■ WHAT IS NEEDED
Return the records word for word. Any pictures in them are not part of the copy.

==== AVAILABLE DATA

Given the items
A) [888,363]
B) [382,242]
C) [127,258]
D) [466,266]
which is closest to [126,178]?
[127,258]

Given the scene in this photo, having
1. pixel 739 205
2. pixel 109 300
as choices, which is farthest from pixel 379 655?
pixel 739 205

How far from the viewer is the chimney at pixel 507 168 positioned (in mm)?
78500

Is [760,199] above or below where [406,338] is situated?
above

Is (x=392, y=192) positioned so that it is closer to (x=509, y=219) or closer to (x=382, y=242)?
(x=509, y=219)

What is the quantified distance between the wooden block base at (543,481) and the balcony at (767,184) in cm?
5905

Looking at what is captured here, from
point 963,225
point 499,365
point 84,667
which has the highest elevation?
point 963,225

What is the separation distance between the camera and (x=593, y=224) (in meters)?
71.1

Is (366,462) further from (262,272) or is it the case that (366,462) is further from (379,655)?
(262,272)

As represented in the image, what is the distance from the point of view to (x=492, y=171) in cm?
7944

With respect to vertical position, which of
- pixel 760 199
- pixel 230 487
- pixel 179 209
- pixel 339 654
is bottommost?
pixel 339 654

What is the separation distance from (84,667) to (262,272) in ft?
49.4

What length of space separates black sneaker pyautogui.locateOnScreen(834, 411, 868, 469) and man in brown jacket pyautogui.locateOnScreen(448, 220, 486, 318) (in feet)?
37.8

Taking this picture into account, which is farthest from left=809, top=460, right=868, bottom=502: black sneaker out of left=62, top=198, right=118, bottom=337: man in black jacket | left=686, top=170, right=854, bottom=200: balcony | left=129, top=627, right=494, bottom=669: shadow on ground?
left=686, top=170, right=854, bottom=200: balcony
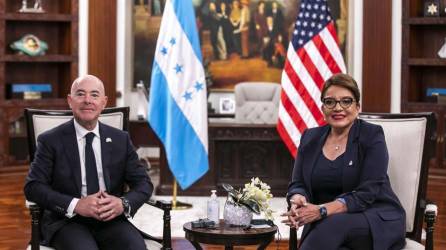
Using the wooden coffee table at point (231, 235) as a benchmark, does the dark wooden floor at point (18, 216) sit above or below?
below

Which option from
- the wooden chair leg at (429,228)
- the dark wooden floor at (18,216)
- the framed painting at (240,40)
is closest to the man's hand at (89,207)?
the wooden chair leg at (429,228)

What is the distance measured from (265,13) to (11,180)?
14.0ft

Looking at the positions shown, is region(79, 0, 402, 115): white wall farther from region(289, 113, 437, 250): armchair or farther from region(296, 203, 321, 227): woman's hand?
region(296, 203, 321, 227): woman's hand

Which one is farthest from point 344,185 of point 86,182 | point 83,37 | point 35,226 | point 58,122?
point 83,37

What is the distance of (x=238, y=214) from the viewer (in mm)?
4160

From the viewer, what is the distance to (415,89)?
1007 centimetres

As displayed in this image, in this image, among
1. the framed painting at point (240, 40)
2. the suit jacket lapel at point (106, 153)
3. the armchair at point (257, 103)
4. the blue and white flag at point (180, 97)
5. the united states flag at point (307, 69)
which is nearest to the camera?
the suit jacket lapel at point (106, 153)

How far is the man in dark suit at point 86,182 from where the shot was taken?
380cm

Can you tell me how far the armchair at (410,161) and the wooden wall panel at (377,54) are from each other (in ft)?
17.4

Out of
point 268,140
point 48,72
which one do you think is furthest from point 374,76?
point 48,72

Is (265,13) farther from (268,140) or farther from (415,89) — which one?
(268,140)

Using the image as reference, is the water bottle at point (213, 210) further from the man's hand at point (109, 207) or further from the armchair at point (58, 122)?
the man's hand at point (109, 207)

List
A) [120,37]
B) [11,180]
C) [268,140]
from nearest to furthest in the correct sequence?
[268,140] → [11,180] → [120,37]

========

■ ANSWER TO THE PROBLEM
Given the items
A) [888,363]
B) [382,242]
C) [127,258]
D) [466,266]
which is closest to [126,178]?
[127,258]

Given the scene in this photo, having
1. pixel 739 205
2. pixel 109 300
as choices, which is farthest from pixel 379 655?
pixel 739 205

How far from the viewer is the chimney at pixel 507 168 positioned (in mm)?
78500

Is [760,199] above or below where [406,338] is situated?
above

Is (x=392, y=192) positioned so that it is closer to (x=509, y=219) or closer to (x=382, y=242)?
(x=509, y=219)

What is the quantified distance between the wooden block base at (543,481) and the balcony at (767,184) in cm?
5905

Looking at what is captured here, from
point 963,225
point 499,365
point 84,667
which has the highest elevation?
point 963,225

What is the separation distance between the camera and (x=593, y=224) (in meters)?
71.1

Is (366,462) further from (262,272) or is it the case that (366,462) is further from (379,655)?
(262,272)

As represented in the image, what is the distance from the point of view to (x=492, y=171) in cm?
7944

With respect to vertical position, which of
- pixel 760 199
- pixel 230 487
- pixel 179 209
- pixel 339 654
is bottommost?
pixel 339 654

What is the separation distance from (84,667) to (262,272) in ft?
49.4

What length of space separates black sneaker pyautogui.locateOnScreen(834, 411, 868, 469) and man in brown jacket pyautogui.locateOnScreen(448, 220, 486, 318) (in feet)?
37.8

Taking this picture into account, which is farthest from left=809, top=460, right=868, bottom=502: black sneaker out of left=62, top=198, right=118, bottom=337: man in black jacket | left=686, top=170, right=854, bottom=200: balcony | left=129, top=627, right=494, bottom=669: shadow on ground?
left=686, top=170, right=854, bottom=200: balcony
Using the wooden coffee table at point (231, 235) as a benchmark, does the dark wooden floor at point (18, 216) sit above or below?
below

Which option from
- the wooden chair leg at (429,228)
- the dark wooden floor at (18,216)
- the framed painting at (240,40)
is closest to the man's hand at (89,207)?
the wooden chair leg at (429,228)

What is the distance measured from (265,13) to (11,180)?
14.0ft

Looking at the positions shown, is region(79, 0, 402, 115): white wall farther from region(289, 113, 437, 250): armchair or farther from region(296, 203, 321, 227): woman's hand?
region(296, 203, 321, 227): woman's hand

Which one is farthest from point 344,185 of point 86,182 | point 83,37 | point 35,226 | point 58,122?
point 83,37

What is the distance of (x=238, y=214) from the viewer (in mm)?
4160

From the viewer, what is the distance to (415,89)?
1007 centimetres

As displayed in this image, in this image, among
1. the framed painting at point (240, 40)
2. the suit jacket lapel at point (106, 153)
3. the armchair at point (257, 103)
4. the blue and white flag at point (180, 97)
5. the united states flag at point (307, 69)
which is nearest to the camera?
the suit jacket lapel at point (106, 153)

How far is the man in dark suit at point 86,182 from where the shot was taken?
380cm

Can you tell me how far the armchair at (410,161) and the wooden wall panel at (377,54) are from each other (in ft)?
17.4

Out of
point 268,140
point 48,72
which one do you think is furthest from point 374,76?
point 48,72

Is (265,13) farther from (268,140) or farther from (415,89) — which one?
(268,140)

Using the image as reference, is the water bottle at point (213, 210) further from the man's hand at point (109, 207) or further from the armchair at point (58, 122)?
the man's hand at point (109, 207)

List
A) [120,37]
B) [11,180]
C) [268,140]
from nearest to furthest in the correct sequence?
[268,140] → [11,180] → [120,37]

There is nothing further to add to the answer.